Compression yielded a 98.21% reduction in total disk space. The `GROUP BY lid ORDER BY time DESC` causes each
timeseries, or unique set of labels, to be grouped together and time order often allows delta compression.
For short enough chunks, this results in a small number of samples: less than 2000 per timeseries
in the test cluster. The compressed chunk usually had one row per active timeseries, indicating that most or
all samples could be compressed together (the `lid` and thus the `name` are constant and can be stored once).

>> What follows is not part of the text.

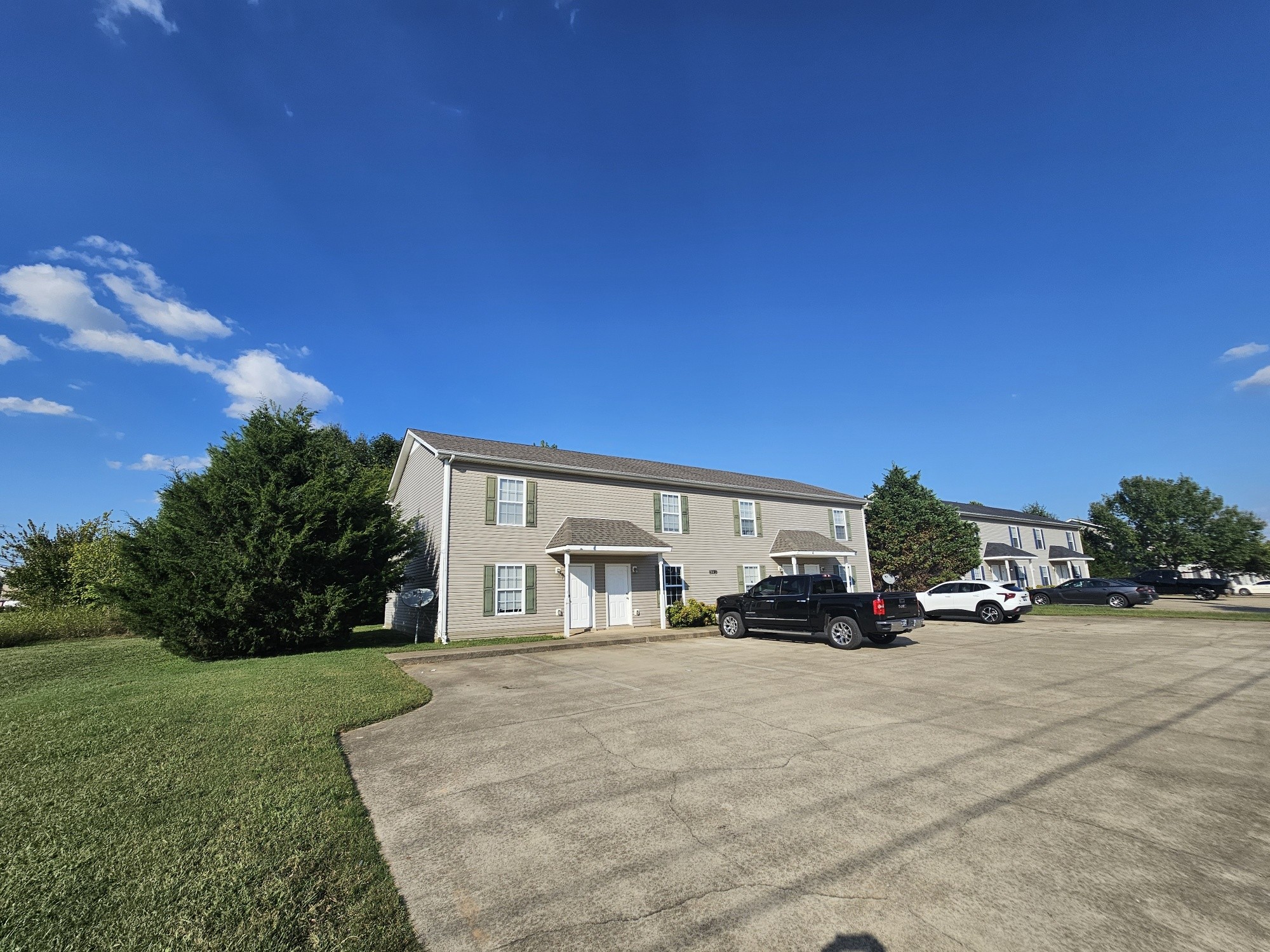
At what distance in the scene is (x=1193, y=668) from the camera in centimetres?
934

When the last 6 hours are considered live for a 24 hour retention period for full resolution samples, the final
reduction in disk space was 84.14% compared to the previous schema. This becomes more effective as the ratio of
active to compressed chunks decreases, with a 94.00% reduction for a 72 hour retention period and upwards of 97%
for a 10 day retention period.

## Further Research

- Removing the `name` from `metric_samples` would reduce row size further and make each row an identical 45 bytes
  (before indexing), with `lid` replacing it in the `(time, name, time)` index. This would, however, require the
  query planner to hit `metric_labels` first, then `metric_samples` using the `(lid, time)` within each chunk
  (Timescale itself plans the first `time` to a set of chunks).

- Putting `metric_labels` into a hypertable would allow Timescale to drop or compress old labels automatically,
  but each insert could bump a row from an old chunk into a new one, which seems like a performance problem and
  would make it difficult to compress chunks. Most `lid`s remain inactive when they have not been used in a few
  minutes, when their pod or job completes, but there are no guarantees around that.

- Using a TTL cache rather than LRU (or 2Q) would allow the adapter to drop old label sets after some time. The
  maximum size provided to the LRU cache prevents labels from accumulating without limit over time, but does
  nothing to evict labels that have not been seen recently.